It’s show time again at the Martha’s Vineyard Playhouse, which this weekend opens its first fully-staged indoor production since 2019 with a play by Chilean author Antonio Skármeta.

Lawrence Redmond as Pablo Neruda. — Ray Ewing

Burning Patience — the Spanish title, Ardiente Paciencia, makes clear that these are flames of the heart — imagines the interweaving stories of Chilean poet-statesman Pablo Neruda and Mario, a young man who delivers mail in the coastal village of Isla Negra.

Mario is in love with Beatriz, whose mother Rosa scowls on their romance. Neruda, famed for his intimate verses, introduces his postman to the persuasive powers of metaphor and simile, and Mario begins to write his own love poems to Beatriz.

Neruda has a grand passion as well: a love for his country, which he served as a diplomat and Communist senator before fleeing into exile after Communism was outlawed in 1948.

By the early 1970s, when the play takes place, Neruda has been back in Chile for nearly two decades. He has won the Nobel Prize for literature and is firm friends with socialist president Daniel Allende, for whom he had stepped aside as a presidential candidate in 1970.

As played by Cuban-American actor Lawrence Redmond, Neruda smiles as he remembers the crowds that turned out for his campaign, then turns serious in reflection.

Play is based on film, which then became a novel.

“What would become of me if indeed I were elected president of this most stubborn country, whose problems were so impossible to resolve . . . and possibly the most ungrateful of nations, whose presidents were hailed during their first month in office but martyred, justly or unjustly, for the remaining five years and 11 months?” he ponders.

Burning Patience began its life as a 1983 film directed by Mr. Skármeta, who then turned it into a novel and the play.

A 1994 Italian-language film adaptation, Il Postino, was nominated for several Academy Awards and later became an opera of the same name by Mexican composer Daniel Catán, starring Placido Domingo.

While Il Postino, the film, was dominated by the story’s rom-com elements, Mr. Skármeta’s play also highlights the political drama that was playing out in Chile where, in 1973, a U.S.-backed coup would bring an abrupt and bloody end to Allende’s rule and establish the dictator Augusto Pinochet.

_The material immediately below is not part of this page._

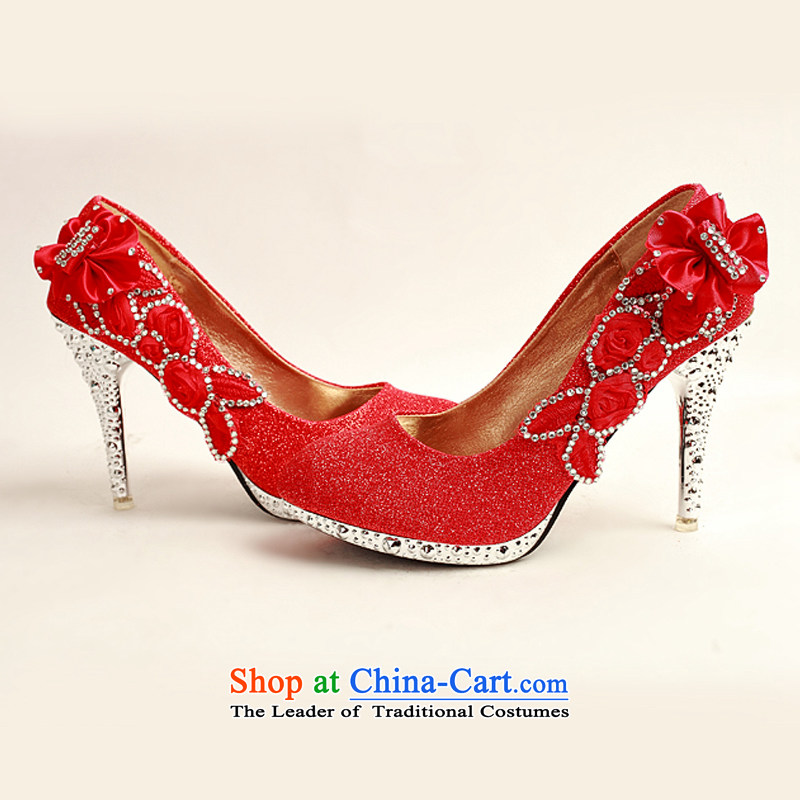 Doi m qi 2014 womens single shoe on the new chip ultra noble water drilling marriage shoes bride shoes red legrix round head high heels XZ10012 red 37, Demi Moor Qi , , , shopping on the Internet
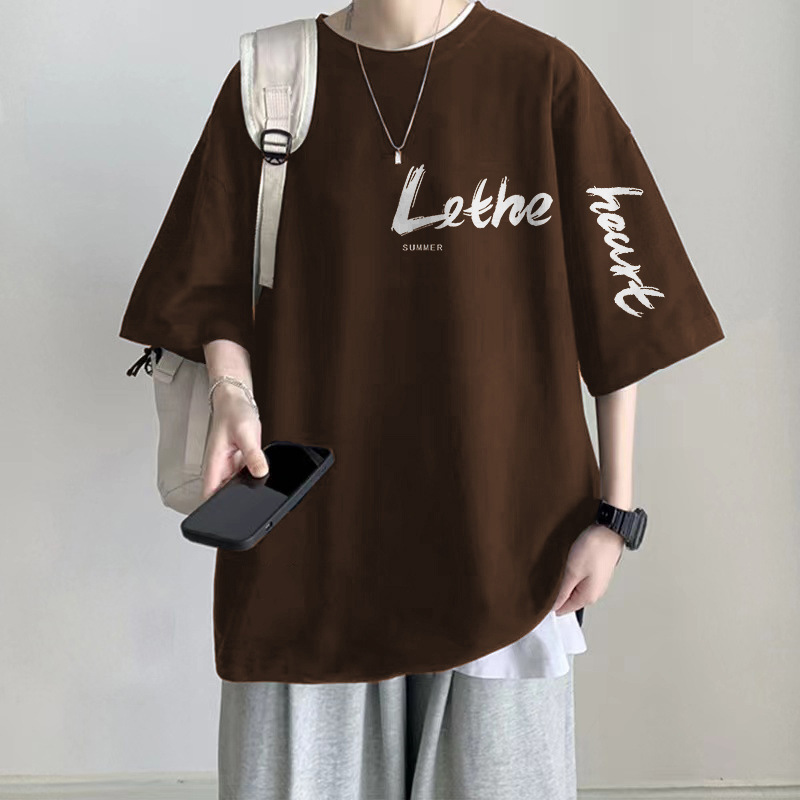 100 Cotton Heavy plus size Loose 1.00 kg-150.00 kg Fashion Brand Short-sleeved T-shirt Men's Summer Half-sleeved All-match Slimming Clothes 100 Cotton Heavy plus size Loose 1.00 kg-150.00 kg Fashion Brand Short-sleeved T-shirt Men's Summer Half-sleeved All-match Slimming Clothes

“The movie doesn’t omit it entirely, but it really is downplayed and it’s all about the love story,” director Olga Sanchez told the Gazette in the playhouse green room during a break in rehearsals Tuesday afternoon.

“The play confronts the political realities, which I think are important in this day and age for us to think about — leadership and how people come to power,” Ms. Sanchez said.

Mr. Redmond has a more personal connection to the Chilean conflict: As a boy in Washington, D.C., he went to school with the children of exiled diplomat Orlando Letelier, who in 1976 was assassinated in Washington by Pinochet’s secret police.

Along with Ms. Sanchez and Mr. Redmond, who said his full Cuban surname would be Redmond y Betancourt, the rest of the cast members also have Latin American heritage.

Performances begin Friday, August 26 at the playhouse. — Ray Ewing

Erik Robles, a 2022 graduate of the University of Rhode Island, plays Mario. Beatriz is portrayed by Bella Campos, a rising senior at Carnegie Mellon. Claudia Quesada, an actress based in Chicago and Miami, plays Rosa.

All four of the cast members are new to the Vineyard, but their director traces the start of her career to summer productions at the playhouse on Church street.

“So much of my earliest professional experience happened here,” Ms. Sanchez recalled. “It really was the threshold.” On top of long hours in rehearsal, the cast is staying together in a Vineyard Haven home near the playhouse. “It’s been a pleasure. We turned into a family really quickly,” said Mr. Robles, whose previous acting work has gener ally taken place close to home in Rhode Island.

“If it was otherwise, I’m not sure the play would be what it is, if we weren’t spending all that time together and forging our relationships. I feel very appreciative that we’re here together,” he added.

Claudia Quesada as Rosa Gonzalez — Ray Ewing

The actors have also had a chance to go to the Agricultural Fair, the Oak Bluffs Fireworks and Illumination Night, Ms. Quesada said, and they recently threw a salsa music party at the house.

“We got home [and] it just happened,” she said, smiling.

The production team for Burning Patience includes longtime Playhouse lighting designer Ernest W. Iannacone, veteran stage manager Timothy Toothman, set designer and painter Sean Roach, costume designer Chrysal Parrot and props master Jo Maxwell.

The play opens Friday and runs through Sept. 17 with shows Wednesdays through Saturdays, all at 7:30 p.m.

Tickets are available online at mvplayhouse.org. The playhouse also offers discounted admission for Island residents on Fridays and cash-only “rush” tickets after 7 p.m.